Explore the NOAA Storm Database to understand the impact of servere weather events

1. Synopsis

There are two aspects to this assignment:

The scientific objective of the assignment is to explore the explore the NOAA Storm Database and answer some basic questions about severe weather events.
The technical objective is to familiarize oneself with knitr package in R and the publishing to RPubs platform.

Storms and other severe weather events can cause both public health and economic problems for communities and municipalities. Many severe events can result in fatalities, injuries, and property damage, and preventing such outcomes to the extent possible is a key concern.

In the next sections of this report, an analysis and conclusion shall be presented to answer the following two questions.

Across the United States, which types of events are most harmful with respect to human population life & health?
Across the United States, which types of events have the greatest economic consequences?

2. Data Processing

2.1 Download and load the Data

The Data can be downloaded via this link. The documentation of variables is not included in the dataset, however they can be found in

National Weather Service Storm [Data Documentation] (https://d396qusza40orc.cloudfront.net/repdata%2Fpeer2_doc%2Fpd01016005curr.pdf)
National Climatic Data Center Storm Events FAQ

The following snippet, the above liked data shall be downloaded and loaded into the workspace.

library(data.table)
library(ggplot2)

# Download the dataset ------------------------------------
fileURL1 = "https://d396qusza40orc.cloudfront.net/repdata%2Fdata%2FStormData.csv.bz2"

if(!file.exists("data")) {
  dir.create("data")
}
localFile <- "./data/repStormData.csv.bz2"
if (!file.exists(localFile))
{
  download.file(fileURL1, destfile = "./data/repStormData.csv.bz2", method = "curl")
}
stormData <- read.csv("./data/repStormData.csv.bz2", header = TRUE)

2.2 Explore the data

Lets take a look a the column names to understand what data is present.

colnames(stormData)

##  [1] "STATE__"    "BGN_DATE"   "BGN_TIME"   "TIME_ZONE"  "COUNTY"    
##  [6] "COUNTYNAME" "STATE"      "EVTYPE"     "BGN_RANGE"  "BGN_AZI"

> QUESTIONS:
A. Output everything in the NOAA storm analysis from "1. Synopsis" down to "to RPubs platform.", copied word for word.
B. Go on with the NOAA storm analysis, picking up right after its final line.

Items from a data source
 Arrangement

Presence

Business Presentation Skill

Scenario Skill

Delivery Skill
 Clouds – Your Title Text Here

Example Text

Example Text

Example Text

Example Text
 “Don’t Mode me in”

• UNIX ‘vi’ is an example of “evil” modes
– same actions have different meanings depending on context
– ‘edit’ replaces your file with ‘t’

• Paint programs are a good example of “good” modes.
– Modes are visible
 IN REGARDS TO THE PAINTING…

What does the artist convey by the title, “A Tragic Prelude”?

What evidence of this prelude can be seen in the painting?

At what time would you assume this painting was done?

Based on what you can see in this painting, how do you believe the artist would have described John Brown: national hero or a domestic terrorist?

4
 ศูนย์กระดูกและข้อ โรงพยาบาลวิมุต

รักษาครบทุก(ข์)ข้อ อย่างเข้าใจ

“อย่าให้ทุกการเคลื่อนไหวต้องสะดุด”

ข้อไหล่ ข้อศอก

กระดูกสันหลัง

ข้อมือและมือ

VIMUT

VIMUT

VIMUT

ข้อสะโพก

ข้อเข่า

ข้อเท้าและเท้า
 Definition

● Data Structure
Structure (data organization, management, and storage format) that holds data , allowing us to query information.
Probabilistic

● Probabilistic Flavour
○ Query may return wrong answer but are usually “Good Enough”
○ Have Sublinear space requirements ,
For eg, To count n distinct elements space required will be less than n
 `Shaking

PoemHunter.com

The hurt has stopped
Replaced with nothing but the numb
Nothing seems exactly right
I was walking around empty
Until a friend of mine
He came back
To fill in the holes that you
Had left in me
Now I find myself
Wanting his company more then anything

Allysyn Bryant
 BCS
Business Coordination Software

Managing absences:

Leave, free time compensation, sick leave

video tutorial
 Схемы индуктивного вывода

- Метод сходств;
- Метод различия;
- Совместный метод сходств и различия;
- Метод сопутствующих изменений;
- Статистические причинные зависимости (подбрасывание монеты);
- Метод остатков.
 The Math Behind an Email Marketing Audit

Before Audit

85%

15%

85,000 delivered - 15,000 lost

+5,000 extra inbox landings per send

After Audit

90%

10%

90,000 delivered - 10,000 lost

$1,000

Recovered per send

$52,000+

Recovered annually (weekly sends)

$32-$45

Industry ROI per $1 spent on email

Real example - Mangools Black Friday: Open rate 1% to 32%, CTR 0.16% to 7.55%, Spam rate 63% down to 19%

> ANSWERS:
A.
1. Synopsis

There are two aspects to this assignment:

The scientific objective of the assignment is to explore the explore the NOAA Storm Database and answer some basic questions about severe weather events.
The technical objective is to familiarize oneself with knitr package in R and the publishing to RPubs platform.

B.
## [11] "BGN_LOCATI" "END_DATE"   "END_TIME"   "COUNTY_END" "COUNTYENDN"
## [16] "END_RANGE"  "END_AZI"    "END_LOCATI" "LENGTH"     "WIDTH"     
## [21] "F"          "MAG"        "FATALITIES" "INJURIES"   "PROPDMG"   
## [26] "PROPDMGEXP" "CROPDMG"    "CROPDMGEXP" "WFO"        "STATEOFFIC"
## [31] "ZONENAMES"  "LATITUDE"   "LONGITUDE"  "LATITUDE_E" "LONGITUDE_"
## [36] "REMARKS"    "REFNUM"

Close to 40 columns are there in this dataset, however EVTYPE and columns related to injuries (FATALITIES, INJURIES etc) and columns related to property damage (PROPDMG, CROPDMG etc) are of sufficient for us to carry out the ananlysis to cover the scope of this report.

2.3 Pre-propcessing

Before we start the analysis, we can do some pre-processing to make the available dataset lighter to handle and easy to interpret!

As explained in previous sub-section, we have close to 40 columns, while we need less than 10 of these. Thus lets strip off the unnecessary data and convert to data.table.

# Remove the prefix in the column names
colnames(stormData) <- gsub("Freq.", "", colnames(stormData))

# Step 1 - Delete unnecessary columns
# Find columnnames to be deleted
relevantCols <- c("EVTYPE",
                  "FATALITIES",
                  "INJURIES",
                  "PROPDMG",
                  "PROPDMGEXP",
                  "CROPDMG",
                  "CROPDMGEXP")

stormData <- stormData[relevantCols]

# Step 2 - Convert to Data Table
stormDT <- as.data.table(stormData)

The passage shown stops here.